TASK ITEM :: Copy out all of the data exactly as it appears.

EXTRACTED MATERIAL ::
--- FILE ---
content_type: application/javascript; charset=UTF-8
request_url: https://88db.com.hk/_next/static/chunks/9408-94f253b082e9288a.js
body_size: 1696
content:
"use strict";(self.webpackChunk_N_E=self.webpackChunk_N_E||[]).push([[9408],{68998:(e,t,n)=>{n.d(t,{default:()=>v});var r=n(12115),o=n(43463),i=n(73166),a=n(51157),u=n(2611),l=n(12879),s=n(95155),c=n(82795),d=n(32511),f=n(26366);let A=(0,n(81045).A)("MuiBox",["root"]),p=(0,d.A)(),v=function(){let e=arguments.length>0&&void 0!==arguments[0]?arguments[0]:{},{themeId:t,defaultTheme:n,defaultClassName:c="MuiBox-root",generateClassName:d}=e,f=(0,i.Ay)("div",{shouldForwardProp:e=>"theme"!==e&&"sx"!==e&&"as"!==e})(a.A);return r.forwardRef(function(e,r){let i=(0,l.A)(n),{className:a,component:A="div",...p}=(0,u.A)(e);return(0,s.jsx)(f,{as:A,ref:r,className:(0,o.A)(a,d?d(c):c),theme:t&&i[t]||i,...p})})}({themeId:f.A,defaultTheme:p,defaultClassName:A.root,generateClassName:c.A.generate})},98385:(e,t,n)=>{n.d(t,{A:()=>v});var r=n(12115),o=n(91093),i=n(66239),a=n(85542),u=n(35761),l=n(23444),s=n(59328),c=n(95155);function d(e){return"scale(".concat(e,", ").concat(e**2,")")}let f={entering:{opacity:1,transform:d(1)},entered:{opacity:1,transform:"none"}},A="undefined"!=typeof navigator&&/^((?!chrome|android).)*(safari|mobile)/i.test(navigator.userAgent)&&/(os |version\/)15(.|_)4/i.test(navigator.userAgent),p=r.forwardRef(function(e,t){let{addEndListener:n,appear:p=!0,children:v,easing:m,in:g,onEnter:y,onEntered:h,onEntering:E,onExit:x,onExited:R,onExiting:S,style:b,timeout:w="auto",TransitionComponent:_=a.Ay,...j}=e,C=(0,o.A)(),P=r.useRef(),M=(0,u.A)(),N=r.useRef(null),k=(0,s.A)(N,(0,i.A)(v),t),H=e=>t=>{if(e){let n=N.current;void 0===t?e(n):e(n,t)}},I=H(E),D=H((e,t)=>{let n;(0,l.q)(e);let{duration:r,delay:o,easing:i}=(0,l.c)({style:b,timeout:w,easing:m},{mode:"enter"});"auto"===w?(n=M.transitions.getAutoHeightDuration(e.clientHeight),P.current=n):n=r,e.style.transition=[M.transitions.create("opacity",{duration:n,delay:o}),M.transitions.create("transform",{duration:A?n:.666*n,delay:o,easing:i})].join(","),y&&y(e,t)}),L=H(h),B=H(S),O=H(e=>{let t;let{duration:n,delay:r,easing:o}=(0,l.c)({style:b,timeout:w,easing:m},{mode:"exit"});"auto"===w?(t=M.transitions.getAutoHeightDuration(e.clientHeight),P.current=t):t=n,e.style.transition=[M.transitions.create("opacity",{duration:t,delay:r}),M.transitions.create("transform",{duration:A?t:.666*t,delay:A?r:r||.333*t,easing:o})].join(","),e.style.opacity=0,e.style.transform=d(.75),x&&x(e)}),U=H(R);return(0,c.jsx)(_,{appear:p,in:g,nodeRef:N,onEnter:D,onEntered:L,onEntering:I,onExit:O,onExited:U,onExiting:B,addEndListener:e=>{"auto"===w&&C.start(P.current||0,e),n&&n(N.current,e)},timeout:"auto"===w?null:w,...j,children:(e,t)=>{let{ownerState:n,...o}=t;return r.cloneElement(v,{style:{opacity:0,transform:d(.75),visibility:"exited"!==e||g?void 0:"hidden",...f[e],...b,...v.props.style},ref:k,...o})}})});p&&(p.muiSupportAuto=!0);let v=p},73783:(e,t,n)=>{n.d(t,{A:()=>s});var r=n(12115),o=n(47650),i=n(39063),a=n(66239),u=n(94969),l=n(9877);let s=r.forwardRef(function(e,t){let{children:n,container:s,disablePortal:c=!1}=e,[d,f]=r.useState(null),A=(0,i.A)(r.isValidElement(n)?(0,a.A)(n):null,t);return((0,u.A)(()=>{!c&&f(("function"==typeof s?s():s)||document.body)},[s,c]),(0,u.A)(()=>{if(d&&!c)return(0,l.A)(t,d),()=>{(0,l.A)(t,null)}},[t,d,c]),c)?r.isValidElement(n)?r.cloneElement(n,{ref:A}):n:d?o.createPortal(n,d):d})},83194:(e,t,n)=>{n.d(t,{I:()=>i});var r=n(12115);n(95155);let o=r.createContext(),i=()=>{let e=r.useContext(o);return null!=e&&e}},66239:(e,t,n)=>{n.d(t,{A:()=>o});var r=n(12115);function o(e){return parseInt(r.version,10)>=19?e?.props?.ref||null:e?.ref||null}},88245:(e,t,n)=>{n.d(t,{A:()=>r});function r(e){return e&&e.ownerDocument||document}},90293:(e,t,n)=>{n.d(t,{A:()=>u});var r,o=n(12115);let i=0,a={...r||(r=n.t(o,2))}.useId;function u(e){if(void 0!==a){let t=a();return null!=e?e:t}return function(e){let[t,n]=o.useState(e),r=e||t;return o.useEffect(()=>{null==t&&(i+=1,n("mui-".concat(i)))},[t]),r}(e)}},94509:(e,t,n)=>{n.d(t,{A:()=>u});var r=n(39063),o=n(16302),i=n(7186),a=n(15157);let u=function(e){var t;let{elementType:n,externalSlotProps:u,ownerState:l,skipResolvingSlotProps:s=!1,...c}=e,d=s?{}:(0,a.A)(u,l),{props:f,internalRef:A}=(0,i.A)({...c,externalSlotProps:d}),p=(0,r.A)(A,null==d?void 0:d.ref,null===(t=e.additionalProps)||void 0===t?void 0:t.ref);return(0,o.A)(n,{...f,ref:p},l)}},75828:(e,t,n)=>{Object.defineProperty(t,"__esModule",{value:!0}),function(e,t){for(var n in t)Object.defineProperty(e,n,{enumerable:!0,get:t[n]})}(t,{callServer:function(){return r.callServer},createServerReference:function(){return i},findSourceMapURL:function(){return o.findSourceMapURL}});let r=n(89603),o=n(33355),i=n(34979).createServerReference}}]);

ANSWER TO THIS TASK ::
--- FILE ---
content_type: application/javascript; charset=UTF-8
request_url: https://88db.com.hk/_next/static/chunks/9408-94f253b082e9288a.js
body_size: 1696
content:
"use strict";(self.webpackChunk_N_E=self.webpackChunk_N_E||[]).push([[9408],{68998:(e,t,n)=>{n.d(t,{default:()=>v});var r=n(12115),o=n(43463),i=n(73166),a=n(51157),u=n(2611),l=n(12879),s=n(95155),c=n(82795),d=n(32511),f=n(26366);let A=(0,n(81045).A)("MuiBox",["root"]),p=(0,d.A)(),v=function(){let e=arguments.length>0&&void 0!==arguments[0]?arguments[0]:{},{themeId:t,defaultTheme:n,defaultClassName:c="MuiBox-root",generateClassName:d}=e,f=(0,i.Ay)("div",{shouldForwardProp:e=>"theme"!==e&&"sx"!==e&&"as"!==e})(a.A);return r.forwardRef(function(e,r){let i=(0,l.A)(n),{className:a,component:A="div",...p}=(0,u.A)(e);return(0,s.jsx)(f,{as:A,ref:r,className:(0,o.A)(a,d?d(c):c),theme:t&&i[t]||i,...p})})}({themeId:f.A,defaultTheme:p,defaultClassName:A.root,generateClassName:c.A.generate})},98385:(e,t,n)=>{n.d(t,{A:()=>v});var r=n(12115),o=n(91093),i=n(66239),a=n(85542),u=n(35761),l=n(23444),s=n(59328),c=n(95155);function d(e){return"scale(".concat(e,", ").concat(e**2,")")}let f={entering:{opacity:1,transform:d(1)},entered:{opacity:1,transform:"none"}},A="undefined"!=typeof navigator&&/^((?!chrome|android).)*(safari|mobile)/i.test(navigator.userAgent)&&/(os |version\/)15(.|_)4/i.test(navigator.userAgent),p=r.forwardRef(function(e,t){let{addEndListener:n,appear:p=!0,children:v,easing:m,in:g,onEnter:y,onEntered:h,onEntering:E,onExit:x,onExited:R,onExiting:S,style:b,timeout:w="auto",TransitionComponent:_=a.Ay,...j}=e,C=(0,o.A)(),P=r.useRef(),M=(0,u.A)(),N=r.useRef(null),k=(0,s.A)(N,(0,i.A)(v),t),H=e=>t=>{if(e){let n=N.current;void 0===t?e(n):e(n,t)}},I=H(E),D=H((e,t)=>{let n;(0,l.q)(e);let{duration:r,delay:o,easing:i}=(0,l.c)({style:b,timeout:w,easing:m},{mode:"enter"});"auto"===w?(n=M.transitions.getAutoHeightDuration(e.clientHeight),P.current=n):n=r,e.style.transition=[M.transitions.create("opacity",{duration:n,delay:o}),M.transitions.create("transform",{duration:A?n:.666*n,delay:o,easing:i})].join(","),y&&y(e,t)}),L=H(h),B=H(S),O=H(e=>{let t;let{duration:n,delay:r,easing:o}=(0,l.c)({style:b,timeout:w,easing:m},{mode:"exit"});"auto"===w?(t=M.transitions.getAutoHeightDuration(e.clientHeight),P.current=t):t=n,e.style.transition=[M.transitions.create("opacity",{duration:t,delay:r}),M.transitions.create("transform",{duration:A?t:.666*t,delay:A?r:r||.333*t,easing:o})].join(","),e.style.opacity=0,e.style.transform=d(.75),x&&x(e)}),U=H(R);return(0,c.jsx)(_,{appear:p,in:g,nodeRef:N,onEnter:D,onEntered:L,onEntering:I,onExit:O,onExited:U,onExiting:B,addEndListener:e=>{"auto"===w&&C.start(P.current||0,e),n&&n(N.current,e)},timeout:"auto"===w?null:w,...j,children:(e,t)=>{let{ownerState:n,...o}=t;return r.cloneElement(v,{style:{opacity:0,transform:d(.75),visibility:"exited"!==e||g?void 0:"hidden",...f[e],...b,...v.props.style},ref:k,...o})}})});p&&(p.muiSupportAuto=!0);let v=p},73783:(e,t,n)=>{n.d(t,{A:()=>s});var r=n(12115),o=n(47650),i=n(39063),a=n(66239),u=n(94969),l=n(9877);let s=r.forwardRef(function(e,t){let{children:n,container:s,disablePortal:c=!1}=e,[d,f]=r.useState(null),A=(0,i.A)(r.isValidElement(n)?(0,a.A)(n):null,t);return((0,u.A)(()=>{!c&&f(("function"==typeof s?s():s)||document.body)},[s,c]),(0,u.A)(()=>{if(d&&!c)return(0,l.A)(t,d),()=>{(0,l.A)(t,null)}},[t,d,c]),c)?r.isValidElement(n)?r.cloneElement(n,{ref:A}):n:d?o.createPortal(n,d):d})},83194:(e,t,n)=>{n.d(t,{I:()=>i});var r=n(12115);n(95155);let o=r.createContext(),i=()=>{let e=r.useContext(o);return null!=e&&e}},66239:(e,t,n)=>{n.d(t,{A:()=>o});var r=n(12115);function o(e){return parseInt(r.version,10)>=19?e?.props?.ref||null:e?.ref||null}},88245:(e,t,n)=>{n.d(t,{A:()=>r});function r(e){return e&&e.ownerDocument||document}},90293:(e,t,n)=>{n.d(t,{A:()=>u});var r,o=n(12115);let i=0,a={...r||(r=n.t(o,2))}.useId;function u(e){if(void 0!==a){let t=a();return null!=e?e:t}return function(e){let[t,n]=o.useState(e),r=e||t;return o.useEffect(()=>{null==t&&(i+=1,n("mui-".concat(i)))},[t]),r}(e)}},94509:(e,t,n)=>{n.d(t,{A:()=>u});var r=n(39063),o=n(16302),i=n(7186),a=n(15157);let u=function(e){var t;let{elementType:n,externalSlotProps:u,ownerState:l,skipResolvingSlotProps:s=!1,...c}=e,d=s?{}:(0,a.A)(u,l),{props:f,internalRef:A}=(0,i.A)({...c,externalSlotProps:d}),p=(0,r.A)(A,null==d?void 0:d.ref,null===(t=e.additionalProps)||void 0===t?void 0:t.ref);return(0,o.A)(n,{...f,ref:p},l)}},75828:(e,t,n)=>{Object.defineProperty(t,"__esModule",{value:!0}),function(e,t){for(var n in t)Object.defineProperty(e,n,{enumerable:!0,get:t[n]})}(t,{callServer:function(){return r.callServer},createServerReference:function(){return i},findSourceMapURL:function(){return o.findSourceMapURL}});let r=n(89603),o=n(33355),i=n(34979).createServerReference}}]);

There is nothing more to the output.